[Begin Text shown]

Exhibit 10.3

 

Cache, Inc.
1440 Broadway

New York, New York 10018

 

February 5, 2013

 

Mr. Andrew Saul

c/o Saul Partners, LP

9 West 57th Street

New York, NY 10019

 

Re:          Cache, Inc. — Voting, Standstill and Indemnification Letter
Agreement

 

Dear Mr. Saul:

 

Reference is made to that certain Investment Agreement, dated as of the date
hereof (the “Investment Agreement”), among Cache, Inc., a Florida corporation
(the “Company”), MFP Partners, L.P., a Delaware limited partnership (“MFP”),
Mill Road Capital, L.P., a Delaware limited partnership (“Mill Road”), and Jay
Margolis, an individual resident of the State of New York (“Margolis”, and,
together with MFP and Mill Road, each an “Investor” and collectively, the
“Investors”).  Capitalized terms used and not otherwise defined herein shall
have the meanings ascribed to such terms in the Investment Agreement.

[End Text shown]

## Set of tasks
#1 Reproduce the records word for word, beginning at the line that contains "Is point (911, 296)" and continuing through the line that contains "Result: 966", with both of those lines included.
#2 Carry on the voting, standstill and indemnification letter to Mr. Saul from the point where it stops.
The letter and the records that follow it are unrelated pieces of material.

[Begin Data supplied]

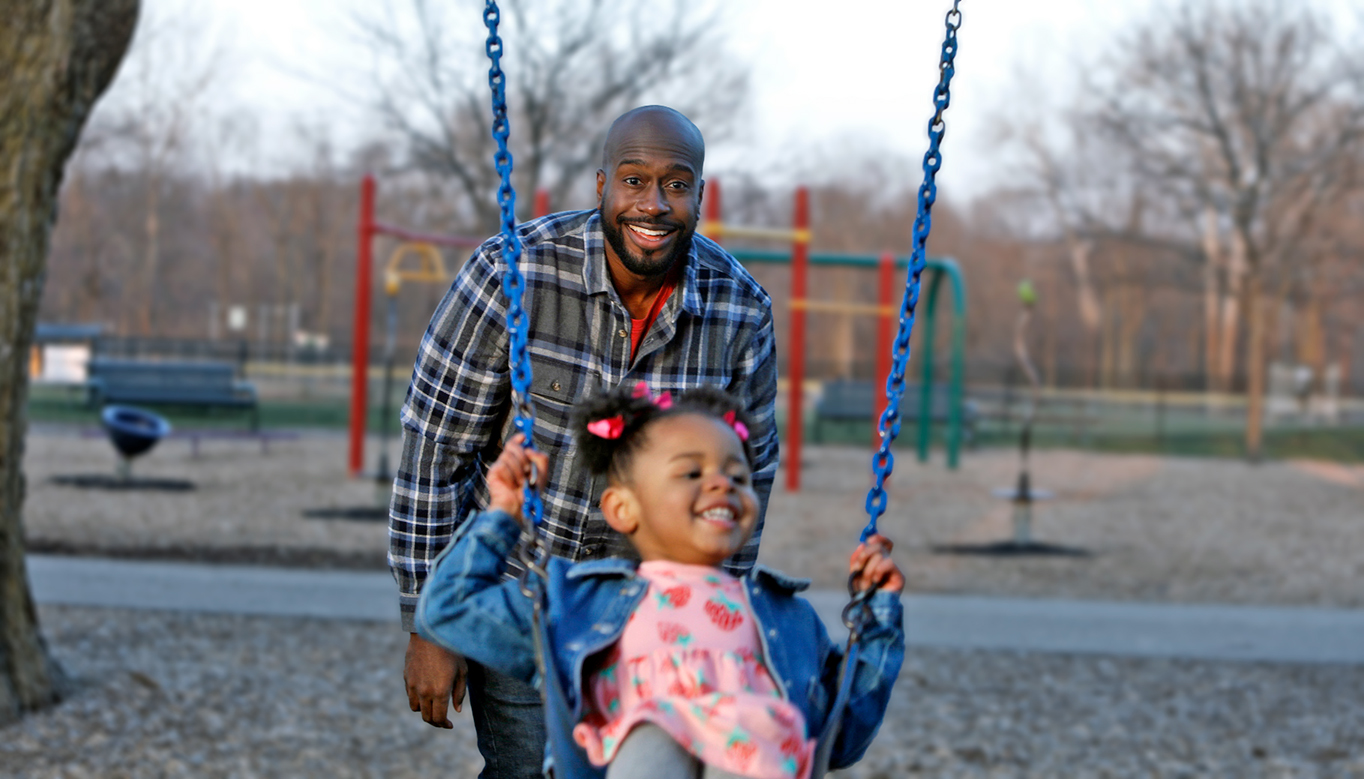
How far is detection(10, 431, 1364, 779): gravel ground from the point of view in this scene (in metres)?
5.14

[End Data supplied]
[Begin Data supplied]

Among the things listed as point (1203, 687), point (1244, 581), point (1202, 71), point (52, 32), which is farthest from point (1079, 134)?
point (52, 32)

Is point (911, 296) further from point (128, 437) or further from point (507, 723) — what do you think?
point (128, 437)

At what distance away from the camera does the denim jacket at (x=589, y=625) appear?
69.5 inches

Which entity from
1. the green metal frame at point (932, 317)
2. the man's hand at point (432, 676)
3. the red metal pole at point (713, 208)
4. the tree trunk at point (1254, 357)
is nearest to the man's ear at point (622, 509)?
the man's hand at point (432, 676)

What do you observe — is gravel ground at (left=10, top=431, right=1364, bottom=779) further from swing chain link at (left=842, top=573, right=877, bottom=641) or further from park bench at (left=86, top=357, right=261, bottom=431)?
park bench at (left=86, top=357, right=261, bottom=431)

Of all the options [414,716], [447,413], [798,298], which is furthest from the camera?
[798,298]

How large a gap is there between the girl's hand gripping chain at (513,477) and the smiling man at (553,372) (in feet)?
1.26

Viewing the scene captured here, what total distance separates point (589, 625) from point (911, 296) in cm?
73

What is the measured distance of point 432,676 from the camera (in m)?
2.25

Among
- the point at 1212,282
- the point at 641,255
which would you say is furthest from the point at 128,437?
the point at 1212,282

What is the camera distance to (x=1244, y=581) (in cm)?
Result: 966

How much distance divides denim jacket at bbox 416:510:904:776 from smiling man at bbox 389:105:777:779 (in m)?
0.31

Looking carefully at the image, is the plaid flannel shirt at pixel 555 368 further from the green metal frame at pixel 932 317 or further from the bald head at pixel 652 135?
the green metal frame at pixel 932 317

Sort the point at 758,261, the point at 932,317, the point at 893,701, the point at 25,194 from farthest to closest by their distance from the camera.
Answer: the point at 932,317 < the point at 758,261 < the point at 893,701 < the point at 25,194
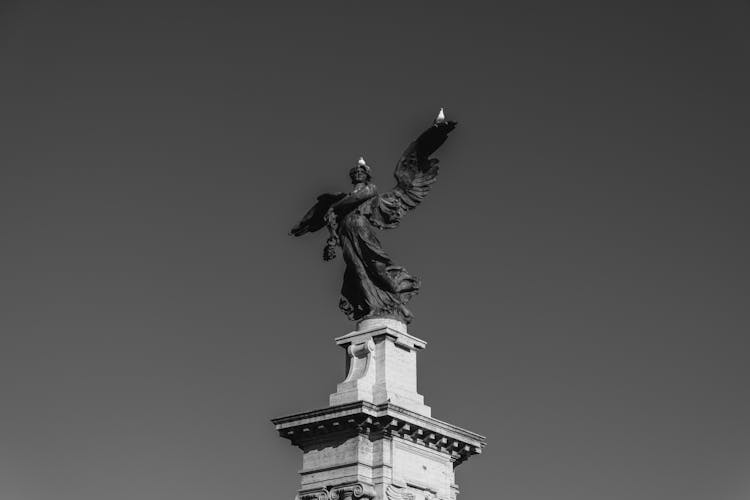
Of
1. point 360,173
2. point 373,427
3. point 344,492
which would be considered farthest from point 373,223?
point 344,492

[End Data supplied]

## Results of the exercise
#1
Is point (911, 296) further from point (128, 437) or further from point (507, 723) — what do you think?
point (128, 437)

At what distance away from the camera does the denim jacket at (x=589, y=625) appear?
69.5 inches

Which entity from
1. the green metal frame at point (932, 317)
2. the man's hand at point (432, 676)
3. the red metal pole at point (713, 208)
4. the tree trunk at point (1254, 357)
is nearest to the man's ear at point (622, 509)?
the man's hand at point (432, 676)

What do you observe — is gravel ground at (left=10, top=431, right=1364, bottom=779) further from swing chain link at (left=842, top=573, right=877, bottom=641) or further from park bench at (left=86, top=357, right=261, bottom=431)?
park bench at (left=86, top=357, right=261, bottom=431)

Of all the options [414,716], [447,413], [798,298], which is furthest from the camera?
[798,298]

How large a gap is there between the girl's hand gripping chain at (513,477) and the smiling man at (553,372) (in feet)?
1.26

Viewing the scene captured here, what total distance separates point (589, 625) from point (911, 296) in cm?
73

What is the measured distance of point 432,676 from the camera (in m)?
2.25

Among
- the point at 1212,282
- the point at 641,255
which would you say is furthest from the point at 128,437?
the point at 1212,282

What is the camera distance to (x=1244, y=581) (in cm)?
Result: 966

#2
Pursuant to the Investment Agreement, the Company has agreed to conduct a rights
offering (the “Rights Offering”) by distributing, at no charge, to each holder
of record (as of a certain record date) of shares of common stock, par value
$0.01 per share (the “Common Stock”) of the Company, 0.374 transferable rights
(the “Rights”), for each share of Common Stock held by such shareholder, to
purchase shares of Common Stock which Rights, if exercised in full, will provide
gross proceeds to the Company of $8.0 million.  In addition, pursuant to the
Investment Agreement, the Investors have agreed to purchase shares of Common
Stock from the Company and to provide a backstop commitment assuring that the
Company receives gross proceeds in the Rights Offering of $8.0 million, upon the
terms and subject to the conditions set forth therein.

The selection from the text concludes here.